J. Todd Scott

16 Books That Should Be On Your Radar: July 2019

16 Books That Should Be On Your Radar: July 2019

This month’s book recommendations include works by Karen Dukess, Laura Lippman, Colson Whitehead, Bianca Marais, Daniel Ford, Tim Murphy, Zara Raheem, and more!

17 Books That Should Be On Your Radar: March 2018

Every month, the Writer’s Bone crew reviews or previews books we've read or want to read. This series may or may not also serve as a confessional for guilty pleasures and hipster novels only the brave would attempt. Feel free to share your own suggestions in the comments section or tweet us @WritersBone.


The Fighter by Michael Farris Smith

Daniel Ford: Pardon the pun, but Michael Farris Smith’s latest novel The Fighter (out March 20 from Little, Brown and Company) knocked me out cold. Southern noir just doesn’t get much better than this. We’ve been following Smith’s work since his debut Rivers, and it’s been a true pleasure seeing his work progress with each new novel. The Fighter is an intense read for myriad reasons, and you’ll have to set it down a time or two to swig a shot of bourbon or take a cold shower, but Smith infuses this book with the honest, empathetic humanity that’s become the hallmark of his fiction. This is no holds barred, campfire storytelling, and, frankly, I’m jealous as hell that Smith is so good at what he does.


I'll Be Gone in the Dark by Michelle McNamara

Daniel: I made the mistake of reading the late Michelle McNamara’s I’ll Be Gone in the Dark right before going to bed. I made sure my trusty Louisville Slugger was close by before I finally shut my eyes (after jumping at every shadow, of course). Sean Tuohy and I interviewed McNamara way back in 2014, and we came away from that discussion convinced she was more passionate about her work than anyone we had talked to up to that point (and maybe since). To see her words in print a few years after her death is a surreal experience, but a welcome one. Yes, McNamara’s investigation into the Golden State Killer takes her into some shadowy corners, however, owing to McNamara’s natural inner light, the reader never feels completely engulfed in darkness. I'll Be Gone in the Dark is an exceptionally well-crafted and researched narrative by a skilled writer and investigator who was taken from us much, much too soon.


All the Pieces Matter by Jonathan Abrams

Daniel: What better way to explore “The Wire,” truly the greatest television show ever made, than with an oral history? Jonathan Abrams’ discussions with the cast and crew yielded just as much magic as what ended up on the small screen. Andre Royo’s protective and brotherly feelings toward his character Bubbles. Idris Elba literally drinking J.D. Williams under the table. David Simon fighting with HBO in order to write and execute his exact vision. The City of Baltimore embracing a cinematic version of itself that hemmed closer to reality than any show on record. Fans of “The Wire” will love every word, and every television junkie will appreciate the craft and love that went into making it.

(Provided material)
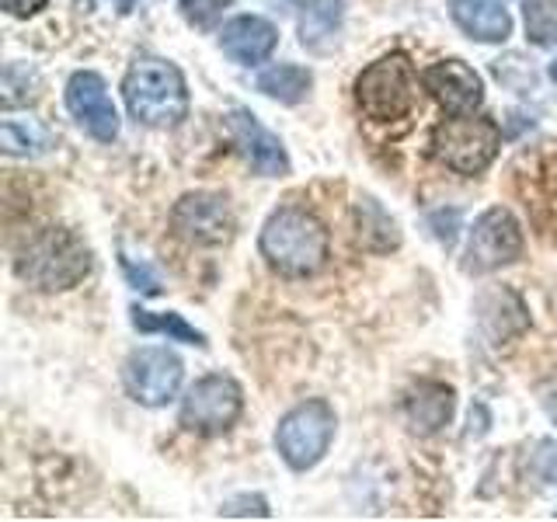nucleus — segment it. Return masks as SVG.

(Short exercise) Reproduce the part of the book recommendations page starting with "This month’s book" and going on through "Raheem, and more!". Work only from the book recommendations page and set the data aside.

(The solution)
This month’s book recommendations include works by Karen Dukess, Laura Lippman, Colson Whitehead, Bianca Marais, Daniel Ford, Tim Murphy, Zara Raheem, and more!